We start a hazelcast instance programatically in this way (below just the network section):

cfg.getNetworkConfig().getJoin().getMulticastConfig().setEnabled(false);
cfg.getNetworkConfig().setPort(9975);
cfg.getNetworkConfig().setPortAutoIncrement(false);
cfg.getNetworkConfig().setReuseAddress(true);

This works perfectly in our test environment, but when we moved to live in Amazon the 3 instances didn't see each other. The 9975 is open and reachable by all the instances, but I get 3 clusters of 1 node instead of a 3-node cluster.

So the question is: must I open any other port in addition to the 9975?

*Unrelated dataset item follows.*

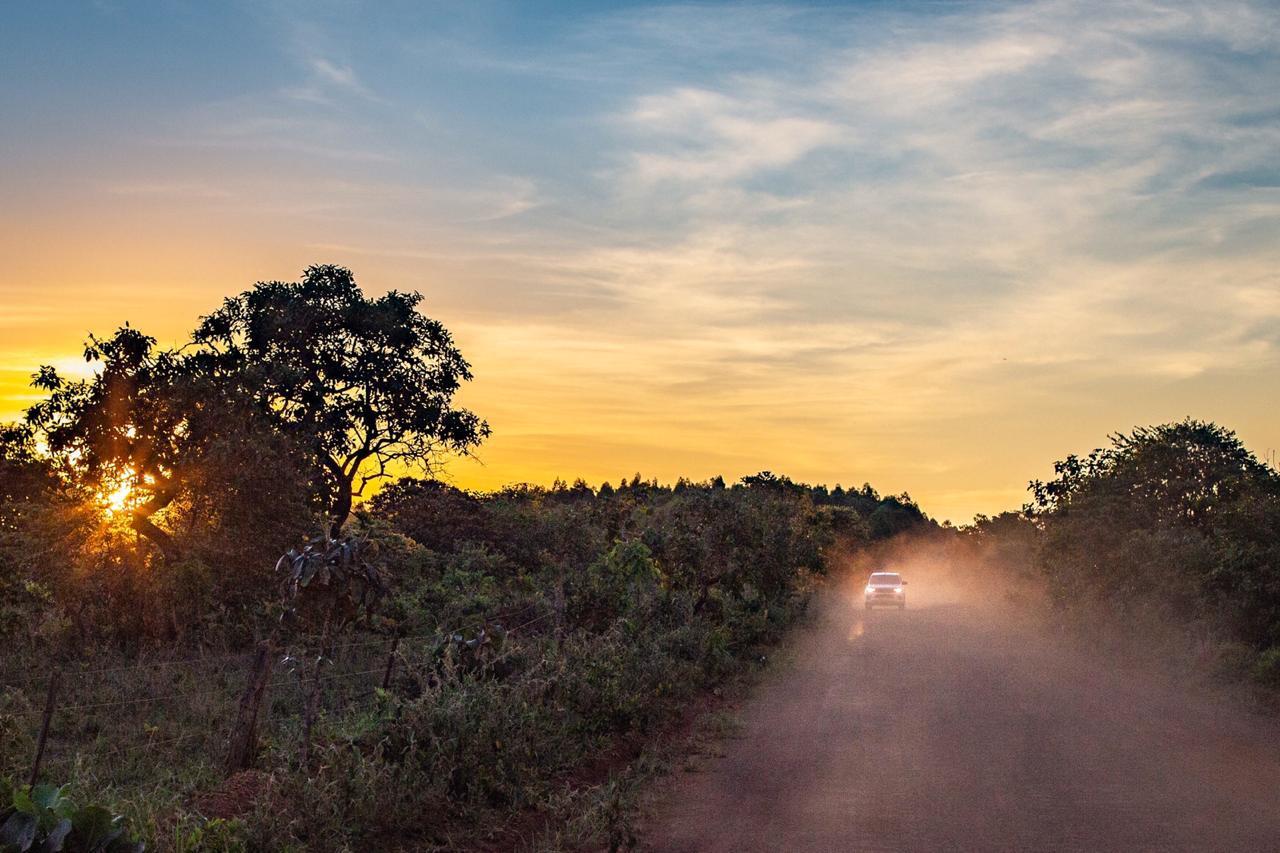 Dos nuevos yaguaretés se incorporan al proyecto de Reintroducción de la Especie en el Parque Iberá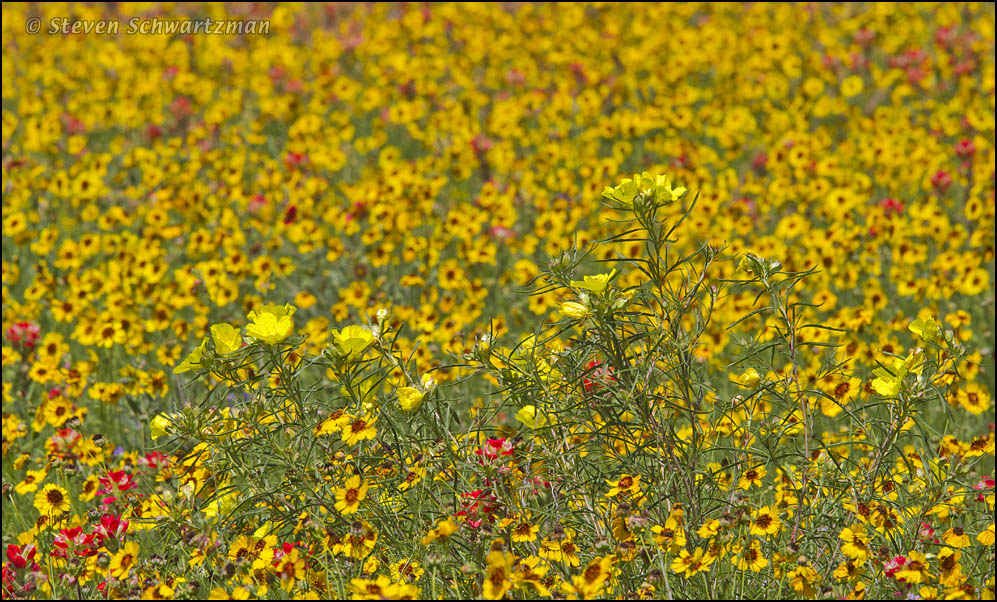 Yellow against yellow portraits of wildflowers click mightylinksfo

And another question: do you any issue in having just one port open for communication between instances?

Thanks!

Joan.


Joan Balagueró

unread,
Jun 16, 2023, 5:44:26 AM6/16/23
to Hazelcast
Let me explain a bit more. There is no autodiscovery here, all the ec2 hostnames are on a mysql table, when a new hz instance starts it just reads all the hostnames on this table and add them as a cluster members. This is the code (the variable 'this.nodes' contains the list of hostnames):

 private void addMembers(Config cfg)
 {
  ArrayList<String> arrHosts = new ArrayList<>();
 
  for (dtoNode node: this.nodes) {
  arrHosts.add(node.getIPAddressFromHostname());
  }
 
  TcpIpConfig tcpconfig = cfg.getNetworkConfig().getJoin().getTcpIpConfig();
  tcpconfig.setEnabled(true);
  tcpconfig.setMembers(arrHosts);
 
  InterfacesConfig ic = cfg.getNetworkConfig().getInterfaces();
  ic.setEnabled(true);
  ic.setInterfaces(arrHosts);
 }

Josef Cacek

unread,
Jun 16, 2023, 10:43:46 AM6/16/23
to haze...@googlegroups.com
Hi Joan,

I don't see the custom port used in the code "arrHosts.add(node.getIPAddressFromHostname());"
Shouldn't it be rather the arrHosts.add(node.getIPAddressFromHostname() + ":9975");

If the port is not provided for the member address (in the tcp-ip discovery), then three default ports are tried (5701, 5702, 5703).

Regards,
-- Josef

--
You received this message because you are subscribed to the Google Groups "Hazelcast" group.
To unsubscribe from this group and stop receiving emails from it, send an email to hazelcast+...@googlegroups.com.
To view this discussion on the web visit https://groups.google.com/d/msgid/hazelcast/c07d41b6-81e8-445c-b066-96ed59e41057n%40googlegroups.com.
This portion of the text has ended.